EXHIBIT 10.1
YUMANITY THERAPEUTICS, INC.
AMENDMENT NO. 1 TO SECURITIES PURCHASE AGREEMENT
This Amendment No. 1 to Securities Purchase Agreement (this “Amendment”) is made as of __________, 2022, by and among Yumanity Therapeutics, Inc., a Delaware corporation (the “Company”), the undersigned Purchasers (as defined in the PIPE Agreement, which is defined below), and, solely for purposes of Sections 2, 4 and 5 of this Amendment, Kineta, Inc., a Washington corporation (“Kineta”).
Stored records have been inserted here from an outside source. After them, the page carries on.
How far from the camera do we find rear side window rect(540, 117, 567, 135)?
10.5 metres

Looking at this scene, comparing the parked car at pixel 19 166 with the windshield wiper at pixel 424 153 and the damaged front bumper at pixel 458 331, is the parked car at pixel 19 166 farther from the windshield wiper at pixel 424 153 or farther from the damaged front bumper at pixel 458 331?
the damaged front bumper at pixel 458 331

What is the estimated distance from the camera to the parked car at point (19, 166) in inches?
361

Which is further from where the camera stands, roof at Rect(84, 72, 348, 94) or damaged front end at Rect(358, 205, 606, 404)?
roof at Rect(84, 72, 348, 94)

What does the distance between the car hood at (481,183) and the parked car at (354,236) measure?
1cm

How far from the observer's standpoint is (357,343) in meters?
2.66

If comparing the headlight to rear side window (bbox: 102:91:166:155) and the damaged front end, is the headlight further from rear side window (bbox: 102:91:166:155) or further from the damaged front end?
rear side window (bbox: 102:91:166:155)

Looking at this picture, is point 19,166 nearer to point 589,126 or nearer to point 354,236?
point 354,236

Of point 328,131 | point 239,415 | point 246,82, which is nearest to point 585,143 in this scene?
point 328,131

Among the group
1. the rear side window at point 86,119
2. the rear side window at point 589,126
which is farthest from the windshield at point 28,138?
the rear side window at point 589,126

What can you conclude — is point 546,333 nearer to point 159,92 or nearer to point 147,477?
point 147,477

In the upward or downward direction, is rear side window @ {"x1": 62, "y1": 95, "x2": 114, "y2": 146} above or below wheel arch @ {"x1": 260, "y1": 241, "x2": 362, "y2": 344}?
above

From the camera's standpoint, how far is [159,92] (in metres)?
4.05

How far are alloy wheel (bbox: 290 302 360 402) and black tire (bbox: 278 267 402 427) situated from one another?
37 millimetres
Capitalized terms used herein but not otherwise defined herein shall have the meanings given to them in the PIPE Agreement.
RECITALS
WHEREAS, the Company is party to that Agreement and Plan of Merger dated as of June 5, 2022 (as such may be amended from time to time, the “Merger Agreement”), by and among the Company, Yacht Merger Sub, Inc., a Washington corporation and wholly owned subsidiary of the Company, and Kineta, pursuant to which Kineta will become a wholly-owned subsidiary of the Company;
WHEREAS, in connection with the Merger Agreement, the Company and the Purchasers entered into a Securities Purchase Agreement dated as of June 5, 2022 (as such may be amended from time to time, the “PIPE Agreement”), pursuant to which the Company agreed to sell and issue to each Purchaser certain shares of the Company’s common stock, par value $0.001 per share, as set forth on Schedule 1 attached thereto;
WHEREAS, the PIPE Agreement and any term thereof may be amended, terminated or waived only with the written consent of the Company and the Purchasers, pursuant to Section 6.7 of the PIPE Agreement;
WHEREAS, the Company and the Purchasers now wish to amend the PIPE Agreement as set forth herein; and
WHEREAS, in order to further induce the Purchasers to enter into this Amendment, the parties hereto desire that Kineta issue to each Purchaser a warrant as set forth herein.
AGREEMENT
In consideration of the mutual promises, covenants and conditions hereinafter set forth, the Company, the Purchasers and Kineta (solely for purposes of Sections 2, 4 and 5 hereof) mutually agree as follows:
1. Amendments to PIPE Agreement.
a. Recital E of the PIPE Agreement is hereby amended and restated in its entirety to read as follows:
“E. The Company has authorized, upon the terms and conditions stated in this Agreement, the sale and issuance of up to an aggregate of [18,181,818] shares, subject to proportional adjustment for the Reverse Stock Split, of Company Common Stock (the “Shares”).”